Reproduce verbatim the lines of the records below, starting with the line containing "In this scene, which" and continuing through the end of the records.
## begin Entries provided
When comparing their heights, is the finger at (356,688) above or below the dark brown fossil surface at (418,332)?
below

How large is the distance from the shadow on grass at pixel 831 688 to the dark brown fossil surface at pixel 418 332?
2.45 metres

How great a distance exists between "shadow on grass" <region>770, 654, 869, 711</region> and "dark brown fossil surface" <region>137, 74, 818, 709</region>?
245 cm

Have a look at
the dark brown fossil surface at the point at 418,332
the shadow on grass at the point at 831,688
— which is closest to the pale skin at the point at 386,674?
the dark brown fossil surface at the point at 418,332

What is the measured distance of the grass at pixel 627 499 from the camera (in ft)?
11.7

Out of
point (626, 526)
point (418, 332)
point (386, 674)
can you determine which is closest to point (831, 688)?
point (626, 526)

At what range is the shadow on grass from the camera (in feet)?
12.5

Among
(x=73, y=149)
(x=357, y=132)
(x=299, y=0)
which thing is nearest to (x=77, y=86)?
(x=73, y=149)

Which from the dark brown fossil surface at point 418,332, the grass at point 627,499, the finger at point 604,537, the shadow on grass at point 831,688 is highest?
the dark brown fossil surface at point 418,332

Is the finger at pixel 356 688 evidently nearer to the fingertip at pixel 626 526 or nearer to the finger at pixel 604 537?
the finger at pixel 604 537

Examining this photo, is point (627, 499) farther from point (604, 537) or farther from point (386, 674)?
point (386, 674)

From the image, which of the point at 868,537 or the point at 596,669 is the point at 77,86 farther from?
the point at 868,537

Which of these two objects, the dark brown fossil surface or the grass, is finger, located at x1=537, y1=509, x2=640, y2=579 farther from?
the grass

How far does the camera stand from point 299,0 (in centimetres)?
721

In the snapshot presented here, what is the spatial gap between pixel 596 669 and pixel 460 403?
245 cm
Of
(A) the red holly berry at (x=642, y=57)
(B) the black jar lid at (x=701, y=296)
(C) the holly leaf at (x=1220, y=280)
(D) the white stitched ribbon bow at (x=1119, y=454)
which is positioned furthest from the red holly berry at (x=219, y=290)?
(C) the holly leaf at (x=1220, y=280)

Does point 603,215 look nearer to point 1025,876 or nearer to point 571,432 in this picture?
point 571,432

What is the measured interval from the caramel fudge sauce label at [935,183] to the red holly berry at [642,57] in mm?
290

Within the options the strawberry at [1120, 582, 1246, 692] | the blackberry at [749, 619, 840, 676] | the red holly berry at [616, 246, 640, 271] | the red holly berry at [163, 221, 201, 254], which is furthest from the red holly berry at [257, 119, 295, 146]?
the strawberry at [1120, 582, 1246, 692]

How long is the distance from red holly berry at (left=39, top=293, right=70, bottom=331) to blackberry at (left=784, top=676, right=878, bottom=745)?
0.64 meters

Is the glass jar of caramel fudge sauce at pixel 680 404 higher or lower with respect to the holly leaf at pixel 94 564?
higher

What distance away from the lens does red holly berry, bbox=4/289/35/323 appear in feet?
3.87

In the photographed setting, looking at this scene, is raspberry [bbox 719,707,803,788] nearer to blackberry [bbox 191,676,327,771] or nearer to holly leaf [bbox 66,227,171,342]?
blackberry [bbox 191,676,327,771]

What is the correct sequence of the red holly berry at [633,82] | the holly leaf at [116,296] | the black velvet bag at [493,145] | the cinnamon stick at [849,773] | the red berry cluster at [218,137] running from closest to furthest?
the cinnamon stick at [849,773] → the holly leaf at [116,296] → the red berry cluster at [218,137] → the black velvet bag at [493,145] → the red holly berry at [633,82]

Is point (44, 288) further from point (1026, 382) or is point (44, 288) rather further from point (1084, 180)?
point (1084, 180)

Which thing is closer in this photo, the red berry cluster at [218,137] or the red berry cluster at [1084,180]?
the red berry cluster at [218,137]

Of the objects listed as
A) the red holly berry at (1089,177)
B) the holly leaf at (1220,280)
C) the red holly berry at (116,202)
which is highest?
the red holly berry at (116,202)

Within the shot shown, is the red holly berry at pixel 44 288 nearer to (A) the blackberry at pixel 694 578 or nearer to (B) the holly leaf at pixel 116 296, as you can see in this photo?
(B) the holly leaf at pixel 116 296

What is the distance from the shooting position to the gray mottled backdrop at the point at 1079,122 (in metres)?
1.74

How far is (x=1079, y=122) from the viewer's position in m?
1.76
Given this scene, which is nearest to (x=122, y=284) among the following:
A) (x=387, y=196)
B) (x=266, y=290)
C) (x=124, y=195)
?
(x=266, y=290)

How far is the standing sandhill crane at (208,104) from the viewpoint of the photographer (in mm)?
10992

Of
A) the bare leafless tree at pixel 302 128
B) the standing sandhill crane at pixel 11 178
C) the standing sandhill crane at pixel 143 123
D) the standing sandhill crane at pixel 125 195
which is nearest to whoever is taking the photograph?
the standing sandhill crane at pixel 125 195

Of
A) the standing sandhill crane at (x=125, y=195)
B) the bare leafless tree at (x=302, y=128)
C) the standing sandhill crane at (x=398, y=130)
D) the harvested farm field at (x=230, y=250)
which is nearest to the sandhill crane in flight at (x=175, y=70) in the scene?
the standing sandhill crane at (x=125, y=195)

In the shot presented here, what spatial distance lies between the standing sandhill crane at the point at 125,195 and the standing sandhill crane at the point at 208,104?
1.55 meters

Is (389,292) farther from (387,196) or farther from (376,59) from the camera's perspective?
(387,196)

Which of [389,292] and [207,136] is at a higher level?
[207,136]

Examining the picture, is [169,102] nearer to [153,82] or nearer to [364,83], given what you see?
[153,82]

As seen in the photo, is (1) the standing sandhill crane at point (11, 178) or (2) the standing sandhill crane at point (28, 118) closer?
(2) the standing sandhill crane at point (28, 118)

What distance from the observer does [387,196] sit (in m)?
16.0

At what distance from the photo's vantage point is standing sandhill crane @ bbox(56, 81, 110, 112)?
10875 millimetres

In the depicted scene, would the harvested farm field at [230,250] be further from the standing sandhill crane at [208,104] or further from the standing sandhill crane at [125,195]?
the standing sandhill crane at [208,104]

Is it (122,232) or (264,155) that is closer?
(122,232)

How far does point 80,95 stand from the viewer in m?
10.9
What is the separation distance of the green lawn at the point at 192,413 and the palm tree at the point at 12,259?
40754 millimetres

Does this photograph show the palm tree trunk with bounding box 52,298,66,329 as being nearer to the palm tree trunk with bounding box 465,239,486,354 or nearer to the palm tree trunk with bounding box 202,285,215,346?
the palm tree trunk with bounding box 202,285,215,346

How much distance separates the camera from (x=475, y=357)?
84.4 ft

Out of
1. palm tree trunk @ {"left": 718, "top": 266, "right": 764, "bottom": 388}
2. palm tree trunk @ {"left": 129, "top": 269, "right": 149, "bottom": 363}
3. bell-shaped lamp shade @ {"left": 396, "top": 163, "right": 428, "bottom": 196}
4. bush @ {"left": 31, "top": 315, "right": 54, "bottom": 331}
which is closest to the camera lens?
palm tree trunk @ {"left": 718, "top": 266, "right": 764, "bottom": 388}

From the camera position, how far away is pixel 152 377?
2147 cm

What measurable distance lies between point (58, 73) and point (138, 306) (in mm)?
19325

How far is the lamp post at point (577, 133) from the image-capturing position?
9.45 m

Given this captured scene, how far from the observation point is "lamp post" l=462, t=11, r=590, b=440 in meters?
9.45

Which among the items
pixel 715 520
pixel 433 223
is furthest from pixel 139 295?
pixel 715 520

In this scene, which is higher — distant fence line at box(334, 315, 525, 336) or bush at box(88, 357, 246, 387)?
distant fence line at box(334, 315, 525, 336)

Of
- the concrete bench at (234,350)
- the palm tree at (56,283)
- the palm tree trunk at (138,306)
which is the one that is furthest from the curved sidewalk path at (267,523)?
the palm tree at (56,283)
## end Entries provided
■ **Correct output**:
In this scene, which is higher — distant fence line at box(334, 315, 525, 336) or bush at box(88, 357, 246, 387)?
distant fence line at box(334, 315, 525, 336)

Of
- the concrete bench at (234,350)
- the palm tree at (56,283)
- the palm tree trunk at (138,306)
which is the one that is furthest from the curved sidewalk path at (267,523)?
the palm tree at (56,283)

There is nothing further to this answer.